Existing Challenges in Data Integration and Conversion
Getting data into desired structures and formats is a major part of the data wrangling operations. This is frequently encountered in various contexts: when collaborating with external organizations, handling crowdsourced or consumer data, converting old data into newer formats, processing data from diverse sensors or hardware manufacturers, or applying previous analyses to new datasets. Almost every business dealing with data faces these issues. Data from different sources that communicates similar information such as public census information, but is structured, formatted, and expressed wildly different requires a lot of manual effort starting with data understanding, strategizing the conversion process, identifying and implementing the individual data transformation operations, and finalizing the results. No existing tool automates this end-to-end process, which is a major point of friction.

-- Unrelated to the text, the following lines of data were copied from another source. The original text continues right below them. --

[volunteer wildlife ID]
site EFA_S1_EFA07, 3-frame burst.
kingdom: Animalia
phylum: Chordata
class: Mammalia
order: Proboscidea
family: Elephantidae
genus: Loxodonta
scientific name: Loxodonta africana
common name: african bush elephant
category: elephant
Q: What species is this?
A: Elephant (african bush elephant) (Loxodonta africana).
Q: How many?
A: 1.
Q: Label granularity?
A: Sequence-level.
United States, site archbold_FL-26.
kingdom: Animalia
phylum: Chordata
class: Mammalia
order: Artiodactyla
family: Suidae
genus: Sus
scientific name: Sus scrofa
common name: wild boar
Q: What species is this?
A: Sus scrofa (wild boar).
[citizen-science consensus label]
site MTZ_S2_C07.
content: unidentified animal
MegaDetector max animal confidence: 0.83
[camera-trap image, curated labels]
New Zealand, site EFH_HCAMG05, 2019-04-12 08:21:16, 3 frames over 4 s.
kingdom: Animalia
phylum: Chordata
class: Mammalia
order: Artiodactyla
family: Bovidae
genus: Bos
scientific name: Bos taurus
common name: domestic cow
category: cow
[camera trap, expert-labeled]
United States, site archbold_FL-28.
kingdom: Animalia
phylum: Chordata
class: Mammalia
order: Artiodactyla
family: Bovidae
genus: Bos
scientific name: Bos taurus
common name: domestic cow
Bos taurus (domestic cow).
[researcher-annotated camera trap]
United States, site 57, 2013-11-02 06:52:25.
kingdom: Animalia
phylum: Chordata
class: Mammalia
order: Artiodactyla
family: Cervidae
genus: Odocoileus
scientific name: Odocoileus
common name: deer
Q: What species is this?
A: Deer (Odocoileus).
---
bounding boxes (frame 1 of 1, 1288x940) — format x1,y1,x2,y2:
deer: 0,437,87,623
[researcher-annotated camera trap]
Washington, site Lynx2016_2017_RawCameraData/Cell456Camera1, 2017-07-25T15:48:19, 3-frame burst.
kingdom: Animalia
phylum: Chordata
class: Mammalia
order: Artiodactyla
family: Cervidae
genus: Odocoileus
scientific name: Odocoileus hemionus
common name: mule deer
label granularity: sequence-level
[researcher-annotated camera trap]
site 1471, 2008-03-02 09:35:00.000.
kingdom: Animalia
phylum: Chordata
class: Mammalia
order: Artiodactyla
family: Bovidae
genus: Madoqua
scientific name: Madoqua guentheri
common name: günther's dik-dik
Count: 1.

The DataSemantics Solution
DataSemantics performs the automated conversion in three steps:
1. Analyzing Datasets and Meta-data: It extracts and interprets structural and semantic characteristics of the existing data, specifications, and incoming new data sources
2. Establishing semantic relationships: It establishes meaningful mappings (direct and derived) between source and specification.
3. Implementing Conversion Pipeline: It translates the generated transformation strategies into executable code, forming the transformation pipeline, and generating the final converted data.

Sample Use Case
As a join collaboration between our labs in US, Europe, and Japan, we ran a successful field trial on the problem of converting diverse census data into a specific format for the purposes of traffic simulation. Census data for each region or country can differ significantly in their structure and format even though they carry similar information. In this case, we were using specific census information for a downstream task which required the data to be processed into a specific format. However, the developer would need to write separate data conversion scripts to process census data from every new region. As the figure shows, US Census data is very differently structured compared to a Japanese prefecture data. This is where we simply use DataSemantics to obtain the conversion scripts automatically. The final script and converted data were 100% accurate, taking only 1 hour for the entire run compared to a time of 1-2 weeks of developer time to write the conversion scripts manually.

Potential Use Cases
- Public Census Data from Different Cities: A company that uses demographic data to generate traffic simulations can use DataSemantics as shown in our sample use case.
- E-commerce data from different companies: Company A is acquiring Company B and B’s order data needs to be converted to the same structure and format as A. We use DataSemantics to successfully perform this conversion.
- Retail store sales data from different stores: Different stores of a particular company have their own local formats of storing data. The company now wants to unify all the data into a single format. We use DataSemantics to successfully perform this style of conversion.
- Road Accident Data from Different Countries: A consulting company wants to analyze road accident data from different countries to find unique patterns. However, their data are in very different formats. DataSemantics enables conversion of both into a prescribed format to be used easily for analysis.